# Excerpted text:
Document DBs
MapReduce is a programming model used for processing and generating large datasets. The concept was originally developed by Google to handle vast amounts of data across distributed computing systems. The model is designed to process data in parallel across many computers, ensuring scalability, fault tolerance, and performance.
In MapReduce, the computation is divided into two main functions:
- Map Function: It processes the input data and produces intermediate key-value pairs.
- Reduce Function: It processes the intermediate key-value pairs generated by the map function and aggregates them to produce the final output.
MapReduce Functions
Key Concepts of MapReduce
-
Input and Output
- Input: The input to a MapReduce job is a collection of key/value pairs. These pairs represent data that needs to be processed. In the context of big data, this could be millions of rows in a dataset, or it could be documents, logs, etc.
- Output: The output is also a collection of key/value pairs that represent the processed data after the map and reduce functions are applied.
-
Map Function
- The map function is applied to each input key/value pair. It processes the data and emits intermediate key/value pairs.
- Input: A single key/value pair.

# Task instructions:
1. According to the MapReduce text, which company originally developed the concept?
2. Continue the MapReduce text from its last line.
The data after the MapReduce text has no connection to it.

# Supplied information:
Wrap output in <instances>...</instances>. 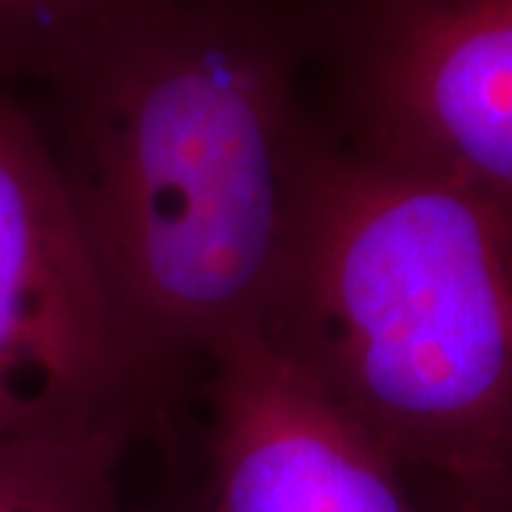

# The results:
1. Google

2.
- Output: A list of key/value pairs that are the "intermediate" results of processing the input.
- Map Function Steps:
- Each input key-value pair is processed by the map function.
- The map function outputs intermediate key-value pairs, often in a form that's easier for the reduce function to process.
-
Reduce Function
- The reduce function takes the intermediate key/value pairs generated by the map function and processes them to produce the final output.
- Input: A key and a list of associated intermediate values.
- Output: A merged list of values, which are usually the results of some kind of aggregation, transformation, or filtering.
- Reduce Function Steps:
- Group the intermediate values by the key.
- Perform an operation (like summing, averaging, or concatenating) on the grouped values.
- Emit the final output key-value pair.
MapReduce Example: Word Count
Let’s walk through a specific example: counting word occurrences in a collection of documents. The goal is to count how many times each word appears across all documents.
- Step 1: Input
- The input consists of a collection of documents, each identified by a key (e.g., the document name) and a value (e.g., the content of the document).
- Example input:
("doc1", "hello world hello") ("doc2", "hello")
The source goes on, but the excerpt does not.